**TREŚĆ DOKUMENTU**
Rozumiem, że aplikacja działa nadal podczas zwieszki sieciowej, nie wiesza się, tylko sieć nie działa? Czy możesz periodycznie na konsole debug wyrzucać bieżącą konfigurację sieci (przydzielony IP, maska) oraz MAC? Czy czasem ona się nie zmienia po wystąpieniu zwieszki?

Reply to
Marek

Tak, mogę. Zapomniałem właśnie o tym wspomnieć. Konfiguracja po stronie urządzenia nie zmienia się. Komenda "netinfo" pokazuje poprawną konfigurację. Adresy IP i MAC nie zmieniają się, system twierdzi, że interfejs sieciowy jest w stanie "up". Komenda "macinfo" pokazuje tylko tyle, że licznik odebranych/wysłanych pakietów w pewnym momencie przestaje się zwiększać.

**DOSTARCZONE INFORMACJE**
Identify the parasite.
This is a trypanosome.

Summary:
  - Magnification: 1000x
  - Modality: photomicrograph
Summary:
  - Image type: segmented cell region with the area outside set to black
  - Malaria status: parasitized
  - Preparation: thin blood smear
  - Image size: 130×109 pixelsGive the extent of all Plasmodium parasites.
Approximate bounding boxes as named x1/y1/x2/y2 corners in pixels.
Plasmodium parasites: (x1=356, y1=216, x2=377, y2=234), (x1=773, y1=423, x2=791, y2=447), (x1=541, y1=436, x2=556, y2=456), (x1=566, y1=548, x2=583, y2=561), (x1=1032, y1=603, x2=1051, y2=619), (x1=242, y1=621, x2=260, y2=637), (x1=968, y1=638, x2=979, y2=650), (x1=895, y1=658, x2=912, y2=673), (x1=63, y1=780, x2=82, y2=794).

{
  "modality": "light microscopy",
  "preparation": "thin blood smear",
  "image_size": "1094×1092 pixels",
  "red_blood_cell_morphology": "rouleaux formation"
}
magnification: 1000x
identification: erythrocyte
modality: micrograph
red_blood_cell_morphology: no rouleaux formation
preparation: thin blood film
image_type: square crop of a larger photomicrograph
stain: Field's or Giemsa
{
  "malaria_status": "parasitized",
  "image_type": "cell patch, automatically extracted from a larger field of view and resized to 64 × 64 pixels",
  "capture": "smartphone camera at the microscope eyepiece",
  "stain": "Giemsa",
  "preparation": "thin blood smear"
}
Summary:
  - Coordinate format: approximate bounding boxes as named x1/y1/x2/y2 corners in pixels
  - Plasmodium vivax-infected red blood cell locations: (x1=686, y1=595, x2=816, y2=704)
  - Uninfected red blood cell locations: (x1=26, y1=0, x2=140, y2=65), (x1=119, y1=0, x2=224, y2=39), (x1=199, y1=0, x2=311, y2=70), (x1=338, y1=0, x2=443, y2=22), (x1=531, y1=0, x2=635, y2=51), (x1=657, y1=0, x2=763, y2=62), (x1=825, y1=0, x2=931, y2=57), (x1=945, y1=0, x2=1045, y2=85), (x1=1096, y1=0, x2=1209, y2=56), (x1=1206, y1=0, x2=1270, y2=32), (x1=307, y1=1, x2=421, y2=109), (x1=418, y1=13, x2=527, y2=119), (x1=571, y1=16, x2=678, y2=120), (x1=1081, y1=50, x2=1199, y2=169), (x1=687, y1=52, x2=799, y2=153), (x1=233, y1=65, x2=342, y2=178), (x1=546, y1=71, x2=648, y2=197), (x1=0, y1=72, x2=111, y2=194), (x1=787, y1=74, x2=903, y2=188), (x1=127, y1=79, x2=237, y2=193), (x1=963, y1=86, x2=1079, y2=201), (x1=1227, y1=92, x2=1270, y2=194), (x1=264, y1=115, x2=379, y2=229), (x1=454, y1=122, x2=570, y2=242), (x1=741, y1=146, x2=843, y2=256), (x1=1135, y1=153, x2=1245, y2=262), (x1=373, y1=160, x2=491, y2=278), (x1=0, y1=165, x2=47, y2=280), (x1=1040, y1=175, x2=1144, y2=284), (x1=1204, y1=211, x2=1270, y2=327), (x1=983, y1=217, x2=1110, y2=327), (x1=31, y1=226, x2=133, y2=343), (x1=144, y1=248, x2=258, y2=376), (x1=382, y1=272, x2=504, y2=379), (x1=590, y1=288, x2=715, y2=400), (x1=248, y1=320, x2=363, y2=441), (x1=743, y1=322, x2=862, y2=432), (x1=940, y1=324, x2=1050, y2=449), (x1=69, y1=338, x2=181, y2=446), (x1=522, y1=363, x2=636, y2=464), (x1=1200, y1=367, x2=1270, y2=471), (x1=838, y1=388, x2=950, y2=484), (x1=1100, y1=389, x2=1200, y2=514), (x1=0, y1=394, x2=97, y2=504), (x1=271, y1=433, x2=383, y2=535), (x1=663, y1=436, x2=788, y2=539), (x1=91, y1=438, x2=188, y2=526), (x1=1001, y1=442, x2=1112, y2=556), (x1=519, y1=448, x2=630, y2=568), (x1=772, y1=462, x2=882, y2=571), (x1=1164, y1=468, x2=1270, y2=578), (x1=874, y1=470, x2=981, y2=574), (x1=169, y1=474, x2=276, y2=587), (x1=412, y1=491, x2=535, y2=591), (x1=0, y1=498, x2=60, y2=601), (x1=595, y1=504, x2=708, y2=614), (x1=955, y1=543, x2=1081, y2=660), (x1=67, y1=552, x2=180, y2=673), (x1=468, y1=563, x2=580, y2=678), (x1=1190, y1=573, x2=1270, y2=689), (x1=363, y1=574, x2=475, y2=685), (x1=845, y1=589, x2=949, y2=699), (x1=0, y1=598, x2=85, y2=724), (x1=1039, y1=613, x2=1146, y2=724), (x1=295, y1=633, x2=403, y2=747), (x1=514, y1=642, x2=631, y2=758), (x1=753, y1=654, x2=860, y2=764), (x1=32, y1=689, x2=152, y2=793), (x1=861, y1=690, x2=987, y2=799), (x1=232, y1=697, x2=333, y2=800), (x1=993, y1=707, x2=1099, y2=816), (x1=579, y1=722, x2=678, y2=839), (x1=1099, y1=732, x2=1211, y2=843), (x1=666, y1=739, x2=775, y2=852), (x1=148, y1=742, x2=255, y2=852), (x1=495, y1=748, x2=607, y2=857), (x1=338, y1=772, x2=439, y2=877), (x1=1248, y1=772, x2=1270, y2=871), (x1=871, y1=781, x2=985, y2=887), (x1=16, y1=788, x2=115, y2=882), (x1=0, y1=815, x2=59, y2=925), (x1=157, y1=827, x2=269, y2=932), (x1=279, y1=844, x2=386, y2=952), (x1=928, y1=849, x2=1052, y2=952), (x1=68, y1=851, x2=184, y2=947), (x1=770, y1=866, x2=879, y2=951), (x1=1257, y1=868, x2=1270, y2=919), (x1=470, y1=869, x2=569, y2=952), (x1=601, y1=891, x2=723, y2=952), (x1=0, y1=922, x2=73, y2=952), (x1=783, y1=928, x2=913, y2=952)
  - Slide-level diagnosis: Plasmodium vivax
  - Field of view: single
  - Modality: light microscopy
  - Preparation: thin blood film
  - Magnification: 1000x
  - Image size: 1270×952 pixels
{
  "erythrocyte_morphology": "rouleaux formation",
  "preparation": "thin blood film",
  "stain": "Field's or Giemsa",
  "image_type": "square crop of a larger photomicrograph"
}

**POLECENIE I WYMAGANIA**
Proszę rozwinąć dyskusję o zawieszaniu się sieci w urządzeniu, zamieszczoną przed materiałem, pisząc jej dalszy ciąg od ostatniego zdania.

**ODPOWIEDŹ NA POLECENIE**
Przyszedł mi do głowy jeszcze pomysł - uruchomiłem urządzenie na minimalnej konfiguracji. Ro znaczy zostawiłem jedynie obsługę podstawowego stosu z TCP/IP/UDP/ARP/DHCP/DNS. Wywaliłem NBNS, HTTP i biblioteki kryptograficzne związane z WOLFSSL (nawet jeśli się z niego nie korzysta, autorzy bibliotek zalecają dodanie ich do projektu, ze względu na lepsza obsługę RNG, można to jednak wyłączyć).

Jak na razie projekt się nie zawiesił, ale jak mówiłem - niekiedy działo się to po kilku dniach. Jeśli do tego nie dojdzie, będę powoli dodawał kolejne usunięte komponenty. Na pewno nie chciałbym rezygnować z HTTP, bo webUI było bardzo wygodną funkcjonalnością. Z SSL mogę na dobrą sprawę zrezygnować, bo na chwilę obecną i tak nie zaimplmenetowałem funkcji odbioru streamów HTTPS.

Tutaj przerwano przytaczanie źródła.